**WHAT IS NEEDED**
Pick out every line in the material below that contains the word "grass", and copy each of those lines.

**EXCERPTED RECORDS**
────────────────────────────────────────
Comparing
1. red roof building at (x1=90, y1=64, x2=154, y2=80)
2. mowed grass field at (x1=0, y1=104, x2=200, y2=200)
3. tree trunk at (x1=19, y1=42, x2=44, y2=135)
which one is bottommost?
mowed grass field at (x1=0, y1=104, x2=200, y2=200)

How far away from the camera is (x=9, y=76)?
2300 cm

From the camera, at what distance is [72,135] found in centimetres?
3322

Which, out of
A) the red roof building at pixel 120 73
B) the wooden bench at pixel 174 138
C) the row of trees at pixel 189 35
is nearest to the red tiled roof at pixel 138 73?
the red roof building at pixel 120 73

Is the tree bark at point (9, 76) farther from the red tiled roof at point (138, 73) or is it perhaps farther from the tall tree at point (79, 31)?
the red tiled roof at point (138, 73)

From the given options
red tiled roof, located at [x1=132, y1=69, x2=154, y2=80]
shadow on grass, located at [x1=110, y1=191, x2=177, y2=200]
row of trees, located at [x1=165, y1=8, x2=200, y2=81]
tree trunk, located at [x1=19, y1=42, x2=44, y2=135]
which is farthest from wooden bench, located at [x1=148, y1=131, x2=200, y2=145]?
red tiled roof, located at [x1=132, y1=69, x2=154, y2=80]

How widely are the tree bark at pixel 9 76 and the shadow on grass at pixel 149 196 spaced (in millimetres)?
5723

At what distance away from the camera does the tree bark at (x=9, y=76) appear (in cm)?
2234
────────────────────────────────────────
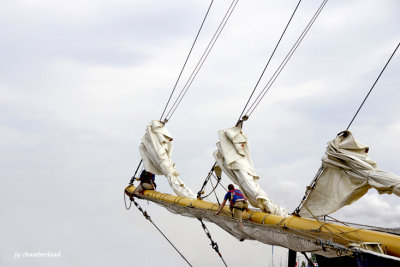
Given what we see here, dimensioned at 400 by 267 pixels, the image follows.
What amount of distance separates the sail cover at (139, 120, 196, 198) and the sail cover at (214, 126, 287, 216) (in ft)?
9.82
────────────────────────────────────────
**THE COMPLETED TASK**
2. mowed grass field at (x1=0, y1=104, x2=200, y2=200)
mowed grass field at (x1=0, y1=104, x2=200, y2=200)
shadow on grass, located at [x1=110, y1=191, x2=177, y2=200]
How widely are the tree bark at pixel 9 76 and the shadow on grass at pixel 149 196 spaced (in millimetres)?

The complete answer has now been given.